### Task description:
Please find every line in the listing below that contains the string "numbers" and copy each of those lines. Case counts.

### Data for the task:
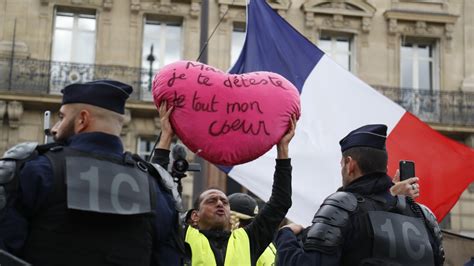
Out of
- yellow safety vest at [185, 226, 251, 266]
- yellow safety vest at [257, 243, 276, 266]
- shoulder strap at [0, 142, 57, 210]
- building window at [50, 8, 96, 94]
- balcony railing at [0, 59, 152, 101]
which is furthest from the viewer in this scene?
building window at [50, 8, 96, 94]

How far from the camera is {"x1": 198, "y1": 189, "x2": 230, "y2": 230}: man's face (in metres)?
4.40

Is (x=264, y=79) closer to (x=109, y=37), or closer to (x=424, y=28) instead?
(x=109, y=37)

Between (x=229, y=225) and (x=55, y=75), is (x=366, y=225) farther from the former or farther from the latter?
(x=55, y=75)

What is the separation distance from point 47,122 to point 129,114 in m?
12.8

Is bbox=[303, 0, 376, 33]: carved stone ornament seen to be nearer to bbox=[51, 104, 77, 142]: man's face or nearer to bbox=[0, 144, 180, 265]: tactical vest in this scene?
bbox=[51, 104, 77, 142]: man's face

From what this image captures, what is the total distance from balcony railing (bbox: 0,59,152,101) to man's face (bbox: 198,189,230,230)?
1303cm

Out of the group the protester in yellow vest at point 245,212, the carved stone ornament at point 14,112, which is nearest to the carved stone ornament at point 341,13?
the carved stone ornament at point 14,112

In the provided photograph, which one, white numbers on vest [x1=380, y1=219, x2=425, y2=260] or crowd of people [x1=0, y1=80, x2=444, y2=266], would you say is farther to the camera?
white numbers on vest [x1=380, y1=219, x2=425, y2=260]

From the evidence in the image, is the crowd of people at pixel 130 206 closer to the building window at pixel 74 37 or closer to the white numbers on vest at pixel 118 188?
the white numbers on vest at pixel 118 188

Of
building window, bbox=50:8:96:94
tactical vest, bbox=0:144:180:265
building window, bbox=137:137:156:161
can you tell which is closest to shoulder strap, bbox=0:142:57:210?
tactical vest, bbox=0:144:180:265

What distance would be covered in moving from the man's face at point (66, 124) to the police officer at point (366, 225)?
118 cm

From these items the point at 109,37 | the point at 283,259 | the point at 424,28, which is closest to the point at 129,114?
the point at 109,37

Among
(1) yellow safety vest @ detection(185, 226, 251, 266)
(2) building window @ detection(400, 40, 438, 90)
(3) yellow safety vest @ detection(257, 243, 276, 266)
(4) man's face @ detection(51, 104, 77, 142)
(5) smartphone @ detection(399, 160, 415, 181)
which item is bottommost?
(3) yellow safety vest @ detection(257, 243, 276, 266)

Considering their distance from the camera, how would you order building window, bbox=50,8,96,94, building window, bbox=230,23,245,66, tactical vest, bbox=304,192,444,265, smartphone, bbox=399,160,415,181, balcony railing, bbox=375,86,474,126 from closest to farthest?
tactical vest, bbox=304,192,444,265, smartphone, bbox=399,160,415,181, building window, bbox=50,8,96,94, building window, bbox=230,23,245,66, balcony railing, bbox=375,86,474,126
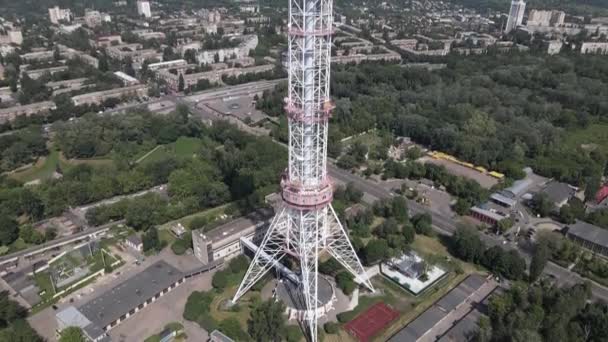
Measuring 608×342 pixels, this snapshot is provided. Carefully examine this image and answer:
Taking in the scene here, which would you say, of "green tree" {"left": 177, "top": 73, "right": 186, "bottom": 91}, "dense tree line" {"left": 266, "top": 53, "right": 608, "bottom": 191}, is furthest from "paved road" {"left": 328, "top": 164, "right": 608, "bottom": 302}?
"green tree" {"left": 177, "top": 73, "right": 186, "bottom": 91}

### Reply:
In the provided photograph, which one, white numbers on vest [x1=380, y1=219, x2=425, y2=260] or crowd of people [x1=0, y1=80, x2=444, y2=266], would you say is farther to the camera?
white numbers on vest [x1=380, y1=219, x2=425, y2=260]
From the evidence in the image, is the crowd of people at pixel 130 206 closer to the building window at pixel 74 37 or closer to the white numbers on vest at pixel 118 188?
the white numbers on vest at pixel 118 188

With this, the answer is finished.